State how many lines of the records below contain the string "surface", where case counts. Give only the number.

────────────────────────────────────────

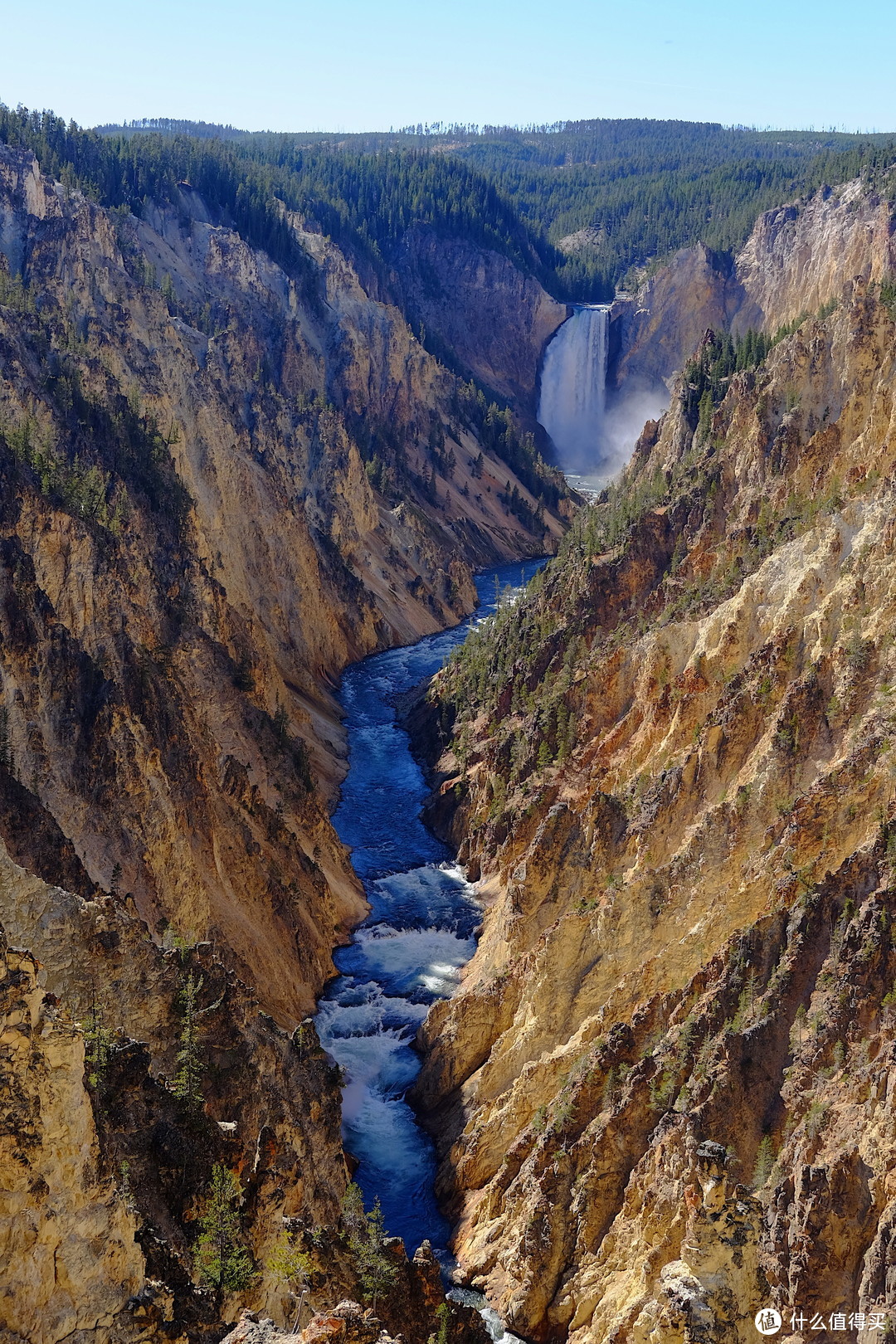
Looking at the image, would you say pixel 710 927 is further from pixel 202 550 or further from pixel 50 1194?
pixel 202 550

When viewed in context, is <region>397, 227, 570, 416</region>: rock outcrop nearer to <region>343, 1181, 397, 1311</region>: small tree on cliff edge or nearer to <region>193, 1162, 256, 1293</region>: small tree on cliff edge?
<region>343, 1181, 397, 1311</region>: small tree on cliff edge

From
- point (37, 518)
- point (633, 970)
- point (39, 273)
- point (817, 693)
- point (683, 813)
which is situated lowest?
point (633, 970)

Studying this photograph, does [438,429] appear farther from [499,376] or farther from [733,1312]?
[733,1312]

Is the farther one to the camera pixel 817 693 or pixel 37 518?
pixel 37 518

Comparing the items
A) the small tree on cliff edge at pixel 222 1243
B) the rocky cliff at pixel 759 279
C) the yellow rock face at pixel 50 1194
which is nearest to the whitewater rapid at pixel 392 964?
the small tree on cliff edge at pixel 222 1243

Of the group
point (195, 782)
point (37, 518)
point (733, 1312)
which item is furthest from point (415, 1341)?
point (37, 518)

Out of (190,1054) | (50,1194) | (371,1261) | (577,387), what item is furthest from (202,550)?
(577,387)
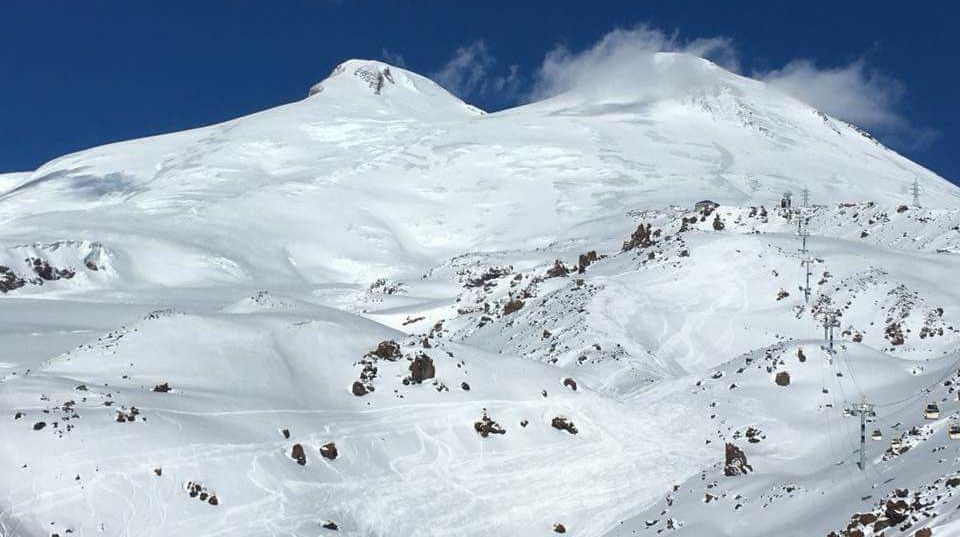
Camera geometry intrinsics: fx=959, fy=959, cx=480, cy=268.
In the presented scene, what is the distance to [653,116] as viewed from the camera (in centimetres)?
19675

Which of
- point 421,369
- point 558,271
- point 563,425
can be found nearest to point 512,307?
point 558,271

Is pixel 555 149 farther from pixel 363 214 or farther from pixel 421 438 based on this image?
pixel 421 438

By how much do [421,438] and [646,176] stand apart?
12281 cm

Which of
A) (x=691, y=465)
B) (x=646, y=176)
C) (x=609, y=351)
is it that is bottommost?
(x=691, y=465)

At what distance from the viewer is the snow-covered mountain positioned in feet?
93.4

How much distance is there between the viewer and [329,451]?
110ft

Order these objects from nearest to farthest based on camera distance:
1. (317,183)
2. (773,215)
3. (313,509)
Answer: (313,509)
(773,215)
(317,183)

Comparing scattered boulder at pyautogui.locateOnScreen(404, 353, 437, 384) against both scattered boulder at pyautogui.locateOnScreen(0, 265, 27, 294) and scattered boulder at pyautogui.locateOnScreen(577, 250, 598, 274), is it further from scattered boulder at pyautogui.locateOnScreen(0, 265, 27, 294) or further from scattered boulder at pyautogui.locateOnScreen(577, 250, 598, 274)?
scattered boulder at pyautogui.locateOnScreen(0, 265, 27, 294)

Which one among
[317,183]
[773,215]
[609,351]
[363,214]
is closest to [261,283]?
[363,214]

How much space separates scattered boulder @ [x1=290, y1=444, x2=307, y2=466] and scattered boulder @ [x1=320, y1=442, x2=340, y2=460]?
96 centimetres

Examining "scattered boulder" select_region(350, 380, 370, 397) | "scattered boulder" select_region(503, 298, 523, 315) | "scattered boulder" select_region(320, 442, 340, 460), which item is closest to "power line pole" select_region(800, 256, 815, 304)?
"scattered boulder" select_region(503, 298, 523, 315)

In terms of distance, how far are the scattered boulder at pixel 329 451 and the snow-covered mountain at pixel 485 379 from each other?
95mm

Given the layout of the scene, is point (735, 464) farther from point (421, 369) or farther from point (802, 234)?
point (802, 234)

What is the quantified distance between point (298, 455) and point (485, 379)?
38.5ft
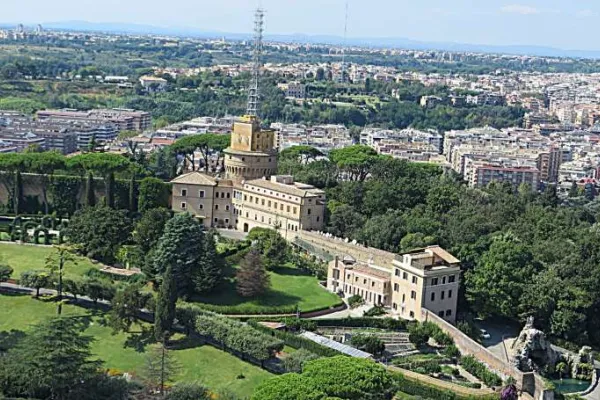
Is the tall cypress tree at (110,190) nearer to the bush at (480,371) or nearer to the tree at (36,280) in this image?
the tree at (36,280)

────────────────────────────────────────

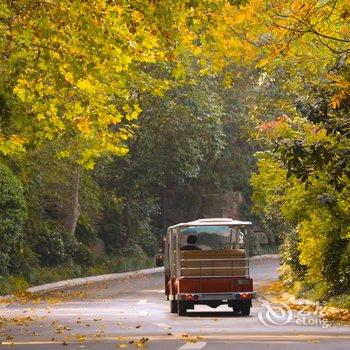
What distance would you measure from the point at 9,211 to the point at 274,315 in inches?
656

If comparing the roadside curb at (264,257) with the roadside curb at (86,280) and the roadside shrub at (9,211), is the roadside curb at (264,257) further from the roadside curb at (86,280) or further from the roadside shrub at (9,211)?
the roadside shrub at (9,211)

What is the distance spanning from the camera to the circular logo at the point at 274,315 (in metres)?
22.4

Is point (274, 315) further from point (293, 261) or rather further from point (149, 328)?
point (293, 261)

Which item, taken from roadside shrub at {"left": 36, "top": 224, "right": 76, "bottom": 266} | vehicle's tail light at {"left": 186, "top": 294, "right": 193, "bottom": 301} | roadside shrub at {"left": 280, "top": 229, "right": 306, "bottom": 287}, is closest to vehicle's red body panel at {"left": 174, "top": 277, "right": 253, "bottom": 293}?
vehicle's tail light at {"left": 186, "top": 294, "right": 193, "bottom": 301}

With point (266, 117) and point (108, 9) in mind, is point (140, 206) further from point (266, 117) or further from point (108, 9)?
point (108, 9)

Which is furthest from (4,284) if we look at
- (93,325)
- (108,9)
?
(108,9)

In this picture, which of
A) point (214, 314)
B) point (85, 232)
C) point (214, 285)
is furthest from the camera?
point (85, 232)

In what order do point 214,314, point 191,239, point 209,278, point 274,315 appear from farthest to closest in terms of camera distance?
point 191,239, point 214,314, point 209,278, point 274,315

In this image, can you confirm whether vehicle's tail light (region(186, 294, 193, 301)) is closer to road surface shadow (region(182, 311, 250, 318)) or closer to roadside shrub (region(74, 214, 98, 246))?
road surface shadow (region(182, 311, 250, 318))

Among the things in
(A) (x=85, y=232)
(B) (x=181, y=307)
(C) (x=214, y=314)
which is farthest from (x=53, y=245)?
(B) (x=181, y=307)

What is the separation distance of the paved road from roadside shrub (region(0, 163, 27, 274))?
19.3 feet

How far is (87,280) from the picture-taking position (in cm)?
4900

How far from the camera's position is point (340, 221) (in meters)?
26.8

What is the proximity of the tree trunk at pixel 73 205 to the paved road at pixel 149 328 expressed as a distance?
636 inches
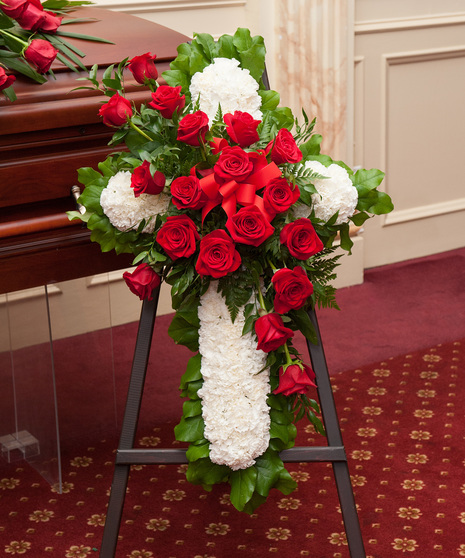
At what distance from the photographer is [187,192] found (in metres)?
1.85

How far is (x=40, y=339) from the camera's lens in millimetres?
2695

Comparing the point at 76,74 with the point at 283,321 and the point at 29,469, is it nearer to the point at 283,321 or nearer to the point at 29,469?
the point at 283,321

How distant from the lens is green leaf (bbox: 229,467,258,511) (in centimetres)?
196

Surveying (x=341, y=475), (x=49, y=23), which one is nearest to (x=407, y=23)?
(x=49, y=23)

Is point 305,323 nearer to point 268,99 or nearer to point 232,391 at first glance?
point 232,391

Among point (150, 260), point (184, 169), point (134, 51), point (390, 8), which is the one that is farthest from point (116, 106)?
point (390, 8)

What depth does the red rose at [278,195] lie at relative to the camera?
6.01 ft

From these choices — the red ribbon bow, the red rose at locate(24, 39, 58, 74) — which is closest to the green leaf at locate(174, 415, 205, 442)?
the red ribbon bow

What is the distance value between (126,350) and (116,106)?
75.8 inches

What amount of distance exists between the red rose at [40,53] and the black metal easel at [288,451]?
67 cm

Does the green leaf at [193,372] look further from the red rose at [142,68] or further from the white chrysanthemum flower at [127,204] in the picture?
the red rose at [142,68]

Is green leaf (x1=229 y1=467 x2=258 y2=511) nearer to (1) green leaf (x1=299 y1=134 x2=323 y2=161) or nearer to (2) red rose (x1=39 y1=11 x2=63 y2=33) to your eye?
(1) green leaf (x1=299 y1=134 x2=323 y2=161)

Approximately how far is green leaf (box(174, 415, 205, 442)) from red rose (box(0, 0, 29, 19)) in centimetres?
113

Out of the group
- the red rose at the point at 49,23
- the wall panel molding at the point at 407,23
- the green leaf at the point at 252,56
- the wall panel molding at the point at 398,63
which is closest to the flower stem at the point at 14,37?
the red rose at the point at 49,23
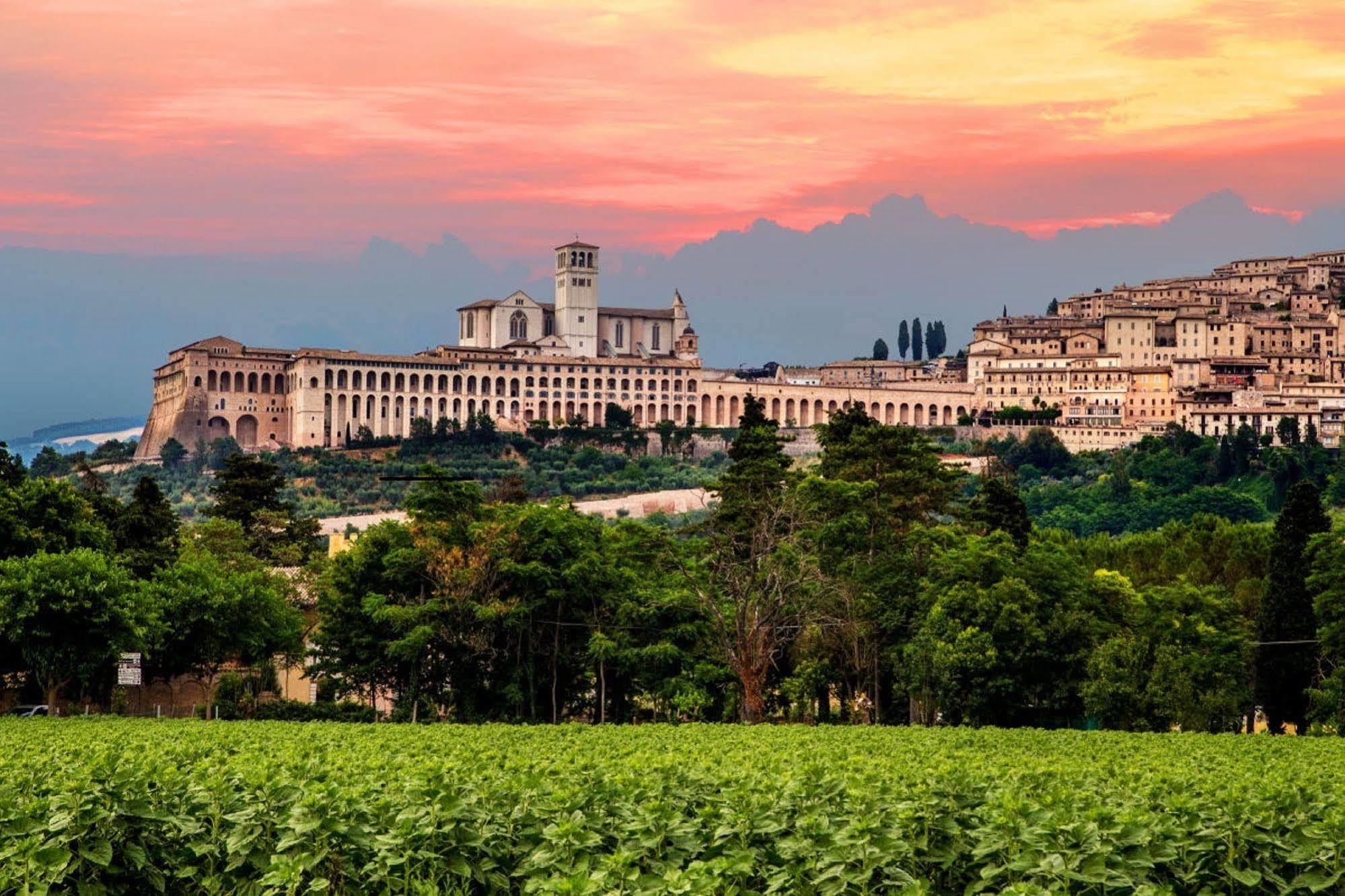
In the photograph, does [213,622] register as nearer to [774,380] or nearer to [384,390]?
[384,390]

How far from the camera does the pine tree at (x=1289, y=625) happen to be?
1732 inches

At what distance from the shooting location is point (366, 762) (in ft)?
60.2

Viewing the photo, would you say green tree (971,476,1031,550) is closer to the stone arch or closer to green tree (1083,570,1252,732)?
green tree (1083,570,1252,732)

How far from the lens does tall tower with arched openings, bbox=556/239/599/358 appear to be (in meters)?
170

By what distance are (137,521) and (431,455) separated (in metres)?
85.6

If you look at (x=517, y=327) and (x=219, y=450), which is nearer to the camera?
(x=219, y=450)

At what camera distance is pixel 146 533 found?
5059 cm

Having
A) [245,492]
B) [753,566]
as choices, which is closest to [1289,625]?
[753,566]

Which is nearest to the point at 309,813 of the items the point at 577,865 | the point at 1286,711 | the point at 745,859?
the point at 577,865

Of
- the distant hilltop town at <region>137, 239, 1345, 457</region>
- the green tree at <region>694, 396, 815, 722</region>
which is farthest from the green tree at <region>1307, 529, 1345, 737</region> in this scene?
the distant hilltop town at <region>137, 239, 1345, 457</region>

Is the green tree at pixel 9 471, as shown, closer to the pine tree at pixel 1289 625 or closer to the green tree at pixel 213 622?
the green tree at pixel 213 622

────────────────────────────────────────

*Solution*. 2